AIM:
Set down the line that contains "Which item among" and every line after it to the end of the entries, exactly as they stand and nothing more.

** START **

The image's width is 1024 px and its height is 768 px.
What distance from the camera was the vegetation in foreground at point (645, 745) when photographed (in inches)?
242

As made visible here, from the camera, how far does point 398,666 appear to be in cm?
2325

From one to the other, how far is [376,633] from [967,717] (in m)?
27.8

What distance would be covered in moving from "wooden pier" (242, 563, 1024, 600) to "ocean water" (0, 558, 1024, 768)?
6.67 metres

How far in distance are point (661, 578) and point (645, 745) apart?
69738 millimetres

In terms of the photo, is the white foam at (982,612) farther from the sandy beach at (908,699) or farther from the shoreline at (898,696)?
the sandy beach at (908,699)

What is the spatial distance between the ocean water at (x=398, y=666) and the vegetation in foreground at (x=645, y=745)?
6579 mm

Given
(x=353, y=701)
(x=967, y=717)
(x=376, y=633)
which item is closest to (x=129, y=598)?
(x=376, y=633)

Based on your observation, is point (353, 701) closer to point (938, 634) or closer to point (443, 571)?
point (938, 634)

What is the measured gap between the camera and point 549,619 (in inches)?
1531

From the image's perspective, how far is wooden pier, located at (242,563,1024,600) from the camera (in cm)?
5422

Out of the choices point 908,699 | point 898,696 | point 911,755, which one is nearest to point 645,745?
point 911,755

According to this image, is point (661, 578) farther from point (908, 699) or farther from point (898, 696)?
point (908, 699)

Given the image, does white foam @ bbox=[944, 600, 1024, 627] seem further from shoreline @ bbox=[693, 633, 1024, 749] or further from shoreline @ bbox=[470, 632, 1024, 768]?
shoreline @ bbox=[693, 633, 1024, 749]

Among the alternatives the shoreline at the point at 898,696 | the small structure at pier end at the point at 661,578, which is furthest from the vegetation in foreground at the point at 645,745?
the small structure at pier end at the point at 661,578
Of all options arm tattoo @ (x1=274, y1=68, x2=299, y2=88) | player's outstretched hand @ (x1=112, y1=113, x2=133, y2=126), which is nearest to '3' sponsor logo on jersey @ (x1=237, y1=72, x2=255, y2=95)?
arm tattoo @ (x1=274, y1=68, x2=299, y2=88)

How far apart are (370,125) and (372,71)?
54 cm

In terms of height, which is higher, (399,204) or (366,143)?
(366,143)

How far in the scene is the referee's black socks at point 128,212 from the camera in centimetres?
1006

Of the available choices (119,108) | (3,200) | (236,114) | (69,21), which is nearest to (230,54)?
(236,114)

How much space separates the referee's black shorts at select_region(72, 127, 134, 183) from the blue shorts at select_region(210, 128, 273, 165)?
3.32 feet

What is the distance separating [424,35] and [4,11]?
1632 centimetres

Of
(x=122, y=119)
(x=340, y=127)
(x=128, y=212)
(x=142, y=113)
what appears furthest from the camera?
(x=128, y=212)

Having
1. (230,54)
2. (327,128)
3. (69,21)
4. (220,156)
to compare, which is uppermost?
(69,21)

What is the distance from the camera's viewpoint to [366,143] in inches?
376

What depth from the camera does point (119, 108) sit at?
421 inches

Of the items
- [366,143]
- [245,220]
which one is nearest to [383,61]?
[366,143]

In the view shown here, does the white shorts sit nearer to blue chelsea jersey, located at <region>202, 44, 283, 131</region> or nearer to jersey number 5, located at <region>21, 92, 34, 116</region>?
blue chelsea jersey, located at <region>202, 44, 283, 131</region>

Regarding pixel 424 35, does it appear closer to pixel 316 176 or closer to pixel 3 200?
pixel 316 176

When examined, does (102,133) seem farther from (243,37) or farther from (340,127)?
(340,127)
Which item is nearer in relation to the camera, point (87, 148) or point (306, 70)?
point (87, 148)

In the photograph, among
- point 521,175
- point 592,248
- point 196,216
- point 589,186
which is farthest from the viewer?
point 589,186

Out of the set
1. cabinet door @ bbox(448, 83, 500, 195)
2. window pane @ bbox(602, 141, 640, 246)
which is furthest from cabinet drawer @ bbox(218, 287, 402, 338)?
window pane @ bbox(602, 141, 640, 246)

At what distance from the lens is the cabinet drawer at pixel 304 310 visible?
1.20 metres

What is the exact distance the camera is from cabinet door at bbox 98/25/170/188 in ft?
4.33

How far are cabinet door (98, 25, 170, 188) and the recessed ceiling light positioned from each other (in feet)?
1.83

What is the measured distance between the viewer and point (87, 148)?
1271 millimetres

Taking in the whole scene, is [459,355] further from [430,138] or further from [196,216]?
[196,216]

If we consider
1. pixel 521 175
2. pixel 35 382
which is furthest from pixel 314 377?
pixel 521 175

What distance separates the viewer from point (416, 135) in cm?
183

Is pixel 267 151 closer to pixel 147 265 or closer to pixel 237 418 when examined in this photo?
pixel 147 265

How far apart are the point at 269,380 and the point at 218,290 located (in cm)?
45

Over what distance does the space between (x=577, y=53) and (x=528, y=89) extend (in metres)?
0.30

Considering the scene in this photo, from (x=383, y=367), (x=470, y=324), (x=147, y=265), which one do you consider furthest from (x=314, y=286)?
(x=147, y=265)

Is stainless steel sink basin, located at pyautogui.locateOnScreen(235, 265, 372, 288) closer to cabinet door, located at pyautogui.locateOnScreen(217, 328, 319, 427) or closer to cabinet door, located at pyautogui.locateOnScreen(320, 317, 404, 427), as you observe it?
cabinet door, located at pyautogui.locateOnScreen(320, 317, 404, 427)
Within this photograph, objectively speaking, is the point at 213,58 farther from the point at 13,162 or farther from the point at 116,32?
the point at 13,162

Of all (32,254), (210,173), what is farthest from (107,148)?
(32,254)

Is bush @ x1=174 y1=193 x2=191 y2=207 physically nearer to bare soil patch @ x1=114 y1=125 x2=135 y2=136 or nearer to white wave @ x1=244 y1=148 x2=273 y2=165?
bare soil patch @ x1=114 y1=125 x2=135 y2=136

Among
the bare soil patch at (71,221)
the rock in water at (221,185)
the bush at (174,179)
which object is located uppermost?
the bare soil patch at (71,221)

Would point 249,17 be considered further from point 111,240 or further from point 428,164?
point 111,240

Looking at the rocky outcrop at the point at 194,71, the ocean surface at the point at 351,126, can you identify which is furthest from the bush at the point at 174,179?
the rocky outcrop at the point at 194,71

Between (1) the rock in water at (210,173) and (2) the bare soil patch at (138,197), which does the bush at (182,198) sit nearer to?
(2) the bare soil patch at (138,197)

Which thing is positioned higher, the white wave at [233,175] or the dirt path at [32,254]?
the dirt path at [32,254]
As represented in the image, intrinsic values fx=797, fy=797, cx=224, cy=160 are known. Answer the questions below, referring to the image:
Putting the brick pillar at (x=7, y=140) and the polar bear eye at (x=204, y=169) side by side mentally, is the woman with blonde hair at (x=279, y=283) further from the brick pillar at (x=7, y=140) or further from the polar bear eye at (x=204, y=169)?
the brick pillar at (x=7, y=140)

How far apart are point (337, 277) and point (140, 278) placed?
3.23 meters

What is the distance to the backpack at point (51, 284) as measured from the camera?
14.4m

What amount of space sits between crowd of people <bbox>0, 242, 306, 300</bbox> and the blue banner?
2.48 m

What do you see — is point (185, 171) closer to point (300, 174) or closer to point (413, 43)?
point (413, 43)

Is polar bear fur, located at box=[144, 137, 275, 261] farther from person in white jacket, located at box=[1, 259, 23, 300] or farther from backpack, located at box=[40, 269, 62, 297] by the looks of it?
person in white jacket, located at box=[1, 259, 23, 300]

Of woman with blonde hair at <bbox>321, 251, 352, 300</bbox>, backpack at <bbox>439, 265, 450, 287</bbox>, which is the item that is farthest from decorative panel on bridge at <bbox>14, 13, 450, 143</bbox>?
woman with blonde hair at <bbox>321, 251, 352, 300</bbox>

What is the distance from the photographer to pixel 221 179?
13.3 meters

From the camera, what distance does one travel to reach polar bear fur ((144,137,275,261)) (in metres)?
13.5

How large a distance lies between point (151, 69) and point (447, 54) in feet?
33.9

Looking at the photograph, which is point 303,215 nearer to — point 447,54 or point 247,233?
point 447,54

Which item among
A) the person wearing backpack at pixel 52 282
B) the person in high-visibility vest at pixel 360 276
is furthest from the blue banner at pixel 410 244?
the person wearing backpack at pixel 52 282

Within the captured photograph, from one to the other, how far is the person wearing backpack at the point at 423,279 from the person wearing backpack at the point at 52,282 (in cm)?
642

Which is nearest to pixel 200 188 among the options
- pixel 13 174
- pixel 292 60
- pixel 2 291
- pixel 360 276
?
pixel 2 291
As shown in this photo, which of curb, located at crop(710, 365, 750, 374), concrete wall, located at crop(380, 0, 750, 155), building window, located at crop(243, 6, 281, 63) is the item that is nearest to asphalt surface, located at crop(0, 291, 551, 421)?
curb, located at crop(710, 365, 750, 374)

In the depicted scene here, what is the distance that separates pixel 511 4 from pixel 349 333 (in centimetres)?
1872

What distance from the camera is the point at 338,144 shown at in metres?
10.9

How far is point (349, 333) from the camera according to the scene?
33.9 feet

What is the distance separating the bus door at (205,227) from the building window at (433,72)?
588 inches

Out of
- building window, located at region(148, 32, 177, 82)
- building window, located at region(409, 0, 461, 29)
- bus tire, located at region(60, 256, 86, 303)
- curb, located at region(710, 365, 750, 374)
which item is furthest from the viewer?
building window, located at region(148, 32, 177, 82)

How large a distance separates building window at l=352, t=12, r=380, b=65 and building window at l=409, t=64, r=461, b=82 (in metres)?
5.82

** END **

OUTPUT OF THE EXERCISE:
Which item among
A) the person wearing backpack at pixel 52 282
B) the person in high-visibility vest at pixel 360 276
is furthest from the blue banner at pixel 410 244?
the person wearing backpack at pixel 52 282

Within the captured photograph, from one to the other, how far is the person wearing backpack at the point at 423,279 from the person wearing backpack at the point at 52,282 (in cm)?
642

Which is nearest to pixel 200 188 among the options
- pixel 13 174
- pixel 292 60
- pixel 2 291
- pixel 360 276
?
pixel 2 291
As shown in this photo, which of curb, located at crop(710, 365, 750, 374), concrete wall, located at crop(380, 0, 750, 155), building window, located at crop(243, 6, 281, 63) is the item that is nearest to asphalt surface, located at crop(0, 291, 551, 421)?
curb, located at crop(710, 365, 750, 374)

In the depicted scene here, what is the distance that separates pixel 511 4 from pixel 349 333 (in centimetres)?
1872

What distance from the camera is the point at 338,144 shown at in metres?
10.9

How far is point (349, 333) from the camera according to the scene?
33.9 feet

What is the distance separating the bus door at (205,227) from the building window at (433,72)?
588 inches

Out of
- building window, located at region(148, 32, 177, 82)
- building window, located at region(409, 0, 461, 29)
- bus tire, located at region(60, 256, 86, 303)
- curb, located at region(710, 365, 750, 374)
which item is furthest from the viewer?
building window, located at region(148, 32, 177, 82)

How large a distance separates building window at l=352, t=12, r=380, b=65 and building window at l=409, t=64, r=461, b=82 (in metres)?
5.82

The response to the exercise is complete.